**Page text**
Page 34 – “They Disappeared” – John C. Hook

(A interesting article outlining various disappearances of pilots and aeroplanes, mainly over the oceans)



Page 38 – War Birds on Parade (7) – How many can you name? - Six glossy black and white photographs of aircraft from the Great War

(“No further prizes can be offered for correct solutions, as we find it inevitably leads to correspondence.  Several readers were one hundred per cent. correct last month, but the first opened was submitted by Mr. N. Richardson, Princes Risborough, to whom a book is being sent.

 Answers: (31) Vickers F.B.11; (32) Vickers F.B.5 ; (33) Vickers F.B.12; (34)  Vickers F.B.7; (35)  Vickers F.B.9; (36)  Vickers E.S.1.)


Page 40 – Under the Windstocking

(“Readers’ Correspondence, conducted by the Editor”

**Given data**
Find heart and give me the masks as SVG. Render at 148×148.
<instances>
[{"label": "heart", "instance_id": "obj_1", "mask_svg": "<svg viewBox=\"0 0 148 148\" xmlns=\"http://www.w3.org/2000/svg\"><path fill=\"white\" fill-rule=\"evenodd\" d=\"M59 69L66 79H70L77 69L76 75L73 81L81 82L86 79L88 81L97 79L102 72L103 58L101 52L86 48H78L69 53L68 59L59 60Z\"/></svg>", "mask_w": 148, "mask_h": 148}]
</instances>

**Task set**
1) Say whether each statement agrees with the magazine contents notes above. Give yes or no for each, with the deciding words of the notes quoted exactly. (a) The article "They Disappeared" deals mainly with disappearances over the oceans. (b) Prizes are still being offered for correct solutions. (c) Mr. N. Richardson is being sent a book.
2) Pick up the magazine contents notes above at the point where they stop.

**Answers**
1)
(a) Yes: "mainly over the oceans"
(b) No: "No further prizes can be offered for correct solutions"
(c) Yes: "to whom a book is being sent"

2)
One interesting letter is from L. R. Sexton, “I am very interested in your splendid paper, although I am only a mere woman.   I was engaged to one of the pilots of No. 13 Squadron, “C” Flight, France who was killed somewhere round the date of October 3rd 1918 ………..  I should be very gratified if anyone knowing Lieut. J. J. Elder and the circumstances surrounding his death would either write to me, or through your paper”.)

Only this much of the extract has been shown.